▸ **Study text**
========

Geography Bee Champ Can’t Find Way Home from Bus Stop Again

Springfield (January 27, 2016) – Two-time Springfield Heights Elementary School Geography Bee Champion Robbie Feinstein has for the fourth time in five days this week gotten lost on the walk home from the school bus stop. Despite being dropped off only four houses away from his home, Feinstein just cannot manage to make his way home without having to ask neighbors and passersby for detailed, sometimes written, directions.

Coming off another easy Geography Bee victory last week, Feinstein, 11, a well-rounded student who plays several sports as well as the bass guitar, was expected home around 4:00pm but didn’t arrive until approximately 7:30pm. His mother, Andrea, was in constant contact with him as she texted and called him over those three and a half hours trying to determine his whereabouts but it was to no avail. When he finally arrived home to very relieved parents, he could not explain exactly what happened but was able to describe where his after school journey took him. “I must’ve taken a wrong turn off the bus again and before I knew it, I was walking up a pretty steep hill, very similar to Canaval Hill in Poteau, Oklahoma which has an elevation of 1,999 making it not only the tallest hill in the U.S. but also the world,” explained Robbie. “Thank goodness the incline wasn’t as big as Mount Makalua in the Himalayas,” he offered with a light hearted chuckle.

========

▸ **Record excerpts**
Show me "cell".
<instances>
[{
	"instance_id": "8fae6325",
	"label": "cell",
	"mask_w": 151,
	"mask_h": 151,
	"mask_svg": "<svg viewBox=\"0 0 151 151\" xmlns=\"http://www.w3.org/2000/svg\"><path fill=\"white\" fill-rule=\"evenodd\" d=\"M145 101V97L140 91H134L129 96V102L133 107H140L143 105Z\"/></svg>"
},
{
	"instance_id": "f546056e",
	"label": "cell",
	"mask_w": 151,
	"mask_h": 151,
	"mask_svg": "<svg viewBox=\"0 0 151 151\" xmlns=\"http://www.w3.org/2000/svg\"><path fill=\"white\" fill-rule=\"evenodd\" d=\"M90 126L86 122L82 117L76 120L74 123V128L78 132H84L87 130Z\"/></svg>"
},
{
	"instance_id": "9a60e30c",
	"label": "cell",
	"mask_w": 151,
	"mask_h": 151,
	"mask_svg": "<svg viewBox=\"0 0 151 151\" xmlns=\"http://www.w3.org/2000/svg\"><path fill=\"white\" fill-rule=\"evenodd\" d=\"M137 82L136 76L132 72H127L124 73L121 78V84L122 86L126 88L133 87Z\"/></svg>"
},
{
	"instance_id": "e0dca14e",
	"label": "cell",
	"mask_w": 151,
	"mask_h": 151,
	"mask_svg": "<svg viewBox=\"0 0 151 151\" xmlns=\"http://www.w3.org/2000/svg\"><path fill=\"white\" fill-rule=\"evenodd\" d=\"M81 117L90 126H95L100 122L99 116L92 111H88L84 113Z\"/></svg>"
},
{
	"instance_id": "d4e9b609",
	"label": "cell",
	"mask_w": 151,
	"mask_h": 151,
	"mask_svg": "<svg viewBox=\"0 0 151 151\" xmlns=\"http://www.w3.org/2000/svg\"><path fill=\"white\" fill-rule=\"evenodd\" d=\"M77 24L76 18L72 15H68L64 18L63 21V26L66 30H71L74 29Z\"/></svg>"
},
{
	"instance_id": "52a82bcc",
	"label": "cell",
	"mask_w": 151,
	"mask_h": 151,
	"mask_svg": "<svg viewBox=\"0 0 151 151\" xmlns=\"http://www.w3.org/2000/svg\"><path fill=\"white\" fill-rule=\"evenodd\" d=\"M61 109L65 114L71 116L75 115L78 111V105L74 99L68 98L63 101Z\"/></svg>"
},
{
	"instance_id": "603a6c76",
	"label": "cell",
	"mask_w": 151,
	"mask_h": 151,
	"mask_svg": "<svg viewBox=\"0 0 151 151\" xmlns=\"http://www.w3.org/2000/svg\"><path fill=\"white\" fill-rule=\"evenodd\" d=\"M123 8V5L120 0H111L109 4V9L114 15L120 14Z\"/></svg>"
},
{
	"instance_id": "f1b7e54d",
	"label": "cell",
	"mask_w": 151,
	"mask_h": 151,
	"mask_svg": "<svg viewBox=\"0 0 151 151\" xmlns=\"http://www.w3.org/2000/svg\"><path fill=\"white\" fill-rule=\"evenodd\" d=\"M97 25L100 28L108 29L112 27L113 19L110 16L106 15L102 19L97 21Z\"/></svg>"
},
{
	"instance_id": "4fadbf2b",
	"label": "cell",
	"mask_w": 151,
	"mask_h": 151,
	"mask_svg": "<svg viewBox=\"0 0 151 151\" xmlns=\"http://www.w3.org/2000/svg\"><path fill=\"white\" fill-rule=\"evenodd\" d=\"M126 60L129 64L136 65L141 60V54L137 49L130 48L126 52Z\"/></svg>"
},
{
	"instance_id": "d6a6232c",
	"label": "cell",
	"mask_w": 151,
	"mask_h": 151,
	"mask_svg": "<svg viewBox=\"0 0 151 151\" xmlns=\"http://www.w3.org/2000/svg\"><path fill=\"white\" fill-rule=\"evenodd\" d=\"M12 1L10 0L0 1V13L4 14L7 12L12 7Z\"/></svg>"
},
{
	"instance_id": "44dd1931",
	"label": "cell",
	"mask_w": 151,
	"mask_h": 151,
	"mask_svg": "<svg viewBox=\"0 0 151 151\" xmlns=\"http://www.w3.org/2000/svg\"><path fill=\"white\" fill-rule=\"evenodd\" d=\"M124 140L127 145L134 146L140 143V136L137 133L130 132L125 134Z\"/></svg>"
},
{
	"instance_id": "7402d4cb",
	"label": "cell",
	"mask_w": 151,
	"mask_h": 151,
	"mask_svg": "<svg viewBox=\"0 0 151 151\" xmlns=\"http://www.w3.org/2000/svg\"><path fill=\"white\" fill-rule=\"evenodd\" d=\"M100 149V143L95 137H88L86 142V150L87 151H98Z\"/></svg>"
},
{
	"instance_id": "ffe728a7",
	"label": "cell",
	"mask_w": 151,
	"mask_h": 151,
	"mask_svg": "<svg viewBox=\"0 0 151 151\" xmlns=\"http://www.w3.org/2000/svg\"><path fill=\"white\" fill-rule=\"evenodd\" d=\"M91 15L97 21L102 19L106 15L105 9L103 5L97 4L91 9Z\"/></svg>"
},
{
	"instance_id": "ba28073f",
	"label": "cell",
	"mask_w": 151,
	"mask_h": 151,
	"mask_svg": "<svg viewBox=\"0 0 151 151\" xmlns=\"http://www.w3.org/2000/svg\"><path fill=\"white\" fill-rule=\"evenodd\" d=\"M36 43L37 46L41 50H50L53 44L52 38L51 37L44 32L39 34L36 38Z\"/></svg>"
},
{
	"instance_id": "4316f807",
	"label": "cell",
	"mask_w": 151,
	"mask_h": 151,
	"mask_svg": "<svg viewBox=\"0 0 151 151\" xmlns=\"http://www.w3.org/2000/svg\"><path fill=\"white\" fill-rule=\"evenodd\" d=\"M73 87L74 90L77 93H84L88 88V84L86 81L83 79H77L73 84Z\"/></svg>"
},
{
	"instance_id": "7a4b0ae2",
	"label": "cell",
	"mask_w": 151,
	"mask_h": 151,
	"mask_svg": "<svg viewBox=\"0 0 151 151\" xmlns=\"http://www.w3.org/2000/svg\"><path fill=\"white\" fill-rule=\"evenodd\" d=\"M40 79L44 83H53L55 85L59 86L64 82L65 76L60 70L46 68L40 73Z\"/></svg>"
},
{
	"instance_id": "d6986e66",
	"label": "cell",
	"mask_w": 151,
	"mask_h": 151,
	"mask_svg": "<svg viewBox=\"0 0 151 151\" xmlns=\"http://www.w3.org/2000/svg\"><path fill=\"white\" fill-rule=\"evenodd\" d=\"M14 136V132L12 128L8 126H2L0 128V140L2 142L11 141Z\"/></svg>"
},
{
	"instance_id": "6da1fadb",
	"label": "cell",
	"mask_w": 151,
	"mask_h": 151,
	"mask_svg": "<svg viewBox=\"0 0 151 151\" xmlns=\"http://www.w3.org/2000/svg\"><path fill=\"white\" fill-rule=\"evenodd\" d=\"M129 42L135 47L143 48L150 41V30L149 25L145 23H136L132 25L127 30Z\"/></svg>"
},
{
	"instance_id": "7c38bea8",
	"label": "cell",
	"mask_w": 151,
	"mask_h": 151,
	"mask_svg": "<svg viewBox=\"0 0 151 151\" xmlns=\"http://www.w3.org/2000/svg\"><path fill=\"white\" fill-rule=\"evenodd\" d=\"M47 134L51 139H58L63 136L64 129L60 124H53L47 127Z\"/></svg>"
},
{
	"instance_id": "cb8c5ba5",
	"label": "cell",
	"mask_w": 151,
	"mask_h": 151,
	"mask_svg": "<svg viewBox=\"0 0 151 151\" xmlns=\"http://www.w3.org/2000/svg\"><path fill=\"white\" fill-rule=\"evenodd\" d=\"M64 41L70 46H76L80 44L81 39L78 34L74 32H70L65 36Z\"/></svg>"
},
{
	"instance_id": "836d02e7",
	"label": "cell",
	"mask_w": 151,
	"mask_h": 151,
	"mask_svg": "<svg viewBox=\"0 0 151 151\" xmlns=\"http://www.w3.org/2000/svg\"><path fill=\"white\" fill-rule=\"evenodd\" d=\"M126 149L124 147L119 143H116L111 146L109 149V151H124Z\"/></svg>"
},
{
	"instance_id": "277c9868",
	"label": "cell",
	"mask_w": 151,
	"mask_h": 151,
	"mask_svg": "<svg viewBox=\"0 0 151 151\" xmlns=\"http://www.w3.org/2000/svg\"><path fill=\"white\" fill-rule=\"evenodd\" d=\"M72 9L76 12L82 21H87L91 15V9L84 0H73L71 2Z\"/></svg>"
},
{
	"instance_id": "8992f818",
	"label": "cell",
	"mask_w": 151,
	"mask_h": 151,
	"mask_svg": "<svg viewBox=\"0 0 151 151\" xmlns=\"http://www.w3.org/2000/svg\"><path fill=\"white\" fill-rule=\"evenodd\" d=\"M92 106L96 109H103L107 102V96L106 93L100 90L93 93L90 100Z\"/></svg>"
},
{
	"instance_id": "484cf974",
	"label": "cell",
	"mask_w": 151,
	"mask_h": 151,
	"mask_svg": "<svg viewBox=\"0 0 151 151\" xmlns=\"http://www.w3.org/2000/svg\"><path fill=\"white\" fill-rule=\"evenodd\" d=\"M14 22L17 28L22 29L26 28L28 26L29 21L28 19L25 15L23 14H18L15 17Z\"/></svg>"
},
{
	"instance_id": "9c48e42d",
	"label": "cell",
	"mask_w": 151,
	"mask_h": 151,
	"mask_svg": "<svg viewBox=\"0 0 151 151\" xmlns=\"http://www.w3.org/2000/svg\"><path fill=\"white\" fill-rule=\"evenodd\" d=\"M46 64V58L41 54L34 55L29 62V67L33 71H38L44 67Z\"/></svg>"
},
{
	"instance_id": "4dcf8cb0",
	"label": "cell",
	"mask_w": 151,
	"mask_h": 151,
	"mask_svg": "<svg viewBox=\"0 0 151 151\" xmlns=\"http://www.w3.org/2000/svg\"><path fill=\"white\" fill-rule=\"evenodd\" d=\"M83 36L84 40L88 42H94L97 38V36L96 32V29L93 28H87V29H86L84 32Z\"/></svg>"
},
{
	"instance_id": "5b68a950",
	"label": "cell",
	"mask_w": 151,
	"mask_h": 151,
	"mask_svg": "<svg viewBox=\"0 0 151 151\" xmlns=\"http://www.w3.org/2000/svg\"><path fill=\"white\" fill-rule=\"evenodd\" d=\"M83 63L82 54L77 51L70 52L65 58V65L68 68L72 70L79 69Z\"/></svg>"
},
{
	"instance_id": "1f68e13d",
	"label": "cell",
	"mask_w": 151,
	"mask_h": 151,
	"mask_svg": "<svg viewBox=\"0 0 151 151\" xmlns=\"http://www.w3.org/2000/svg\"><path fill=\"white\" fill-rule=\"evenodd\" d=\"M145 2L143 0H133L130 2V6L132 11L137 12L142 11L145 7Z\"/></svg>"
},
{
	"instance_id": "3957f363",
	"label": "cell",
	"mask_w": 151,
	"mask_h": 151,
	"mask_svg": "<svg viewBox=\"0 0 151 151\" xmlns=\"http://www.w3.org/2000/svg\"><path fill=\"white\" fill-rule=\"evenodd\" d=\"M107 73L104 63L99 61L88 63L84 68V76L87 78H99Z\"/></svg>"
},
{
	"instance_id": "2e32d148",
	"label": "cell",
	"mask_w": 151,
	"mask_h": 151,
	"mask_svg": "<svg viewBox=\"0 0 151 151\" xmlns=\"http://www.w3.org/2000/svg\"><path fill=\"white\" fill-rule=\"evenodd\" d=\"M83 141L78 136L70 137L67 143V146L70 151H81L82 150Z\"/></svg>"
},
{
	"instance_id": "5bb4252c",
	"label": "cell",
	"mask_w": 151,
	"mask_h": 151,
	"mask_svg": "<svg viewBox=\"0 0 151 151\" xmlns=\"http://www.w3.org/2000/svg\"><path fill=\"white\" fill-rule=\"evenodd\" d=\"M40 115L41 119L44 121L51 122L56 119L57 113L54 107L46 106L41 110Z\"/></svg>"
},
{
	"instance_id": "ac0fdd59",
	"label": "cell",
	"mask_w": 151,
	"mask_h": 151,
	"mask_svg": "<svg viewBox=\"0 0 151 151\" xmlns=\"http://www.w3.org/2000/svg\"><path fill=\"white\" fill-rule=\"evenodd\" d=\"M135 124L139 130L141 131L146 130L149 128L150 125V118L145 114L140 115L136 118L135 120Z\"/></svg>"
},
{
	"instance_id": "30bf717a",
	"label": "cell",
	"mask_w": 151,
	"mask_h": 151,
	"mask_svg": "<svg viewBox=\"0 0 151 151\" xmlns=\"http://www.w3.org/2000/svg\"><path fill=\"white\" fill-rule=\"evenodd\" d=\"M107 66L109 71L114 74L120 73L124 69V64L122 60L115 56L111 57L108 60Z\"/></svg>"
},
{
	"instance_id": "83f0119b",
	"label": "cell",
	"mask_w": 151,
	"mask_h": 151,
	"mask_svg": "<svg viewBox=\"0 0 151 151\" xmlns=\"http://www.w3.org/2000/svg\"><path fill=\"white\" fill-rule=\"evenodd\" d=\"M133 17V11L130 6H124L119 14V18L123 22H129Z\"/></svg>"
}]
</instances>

========

▸ **Instructions to follow**
Answer these questions from the geography bee article:
1. How many houses from his home is Robbie Feinstein dropped off?
2. When was he expected home, and about what time did he arrive?
3. What is his mother's name?

▸ **Task answer**
1. Four houses.
2. He was expected around 4:00pm and arrived at about 7:30pm.
3. Andrea.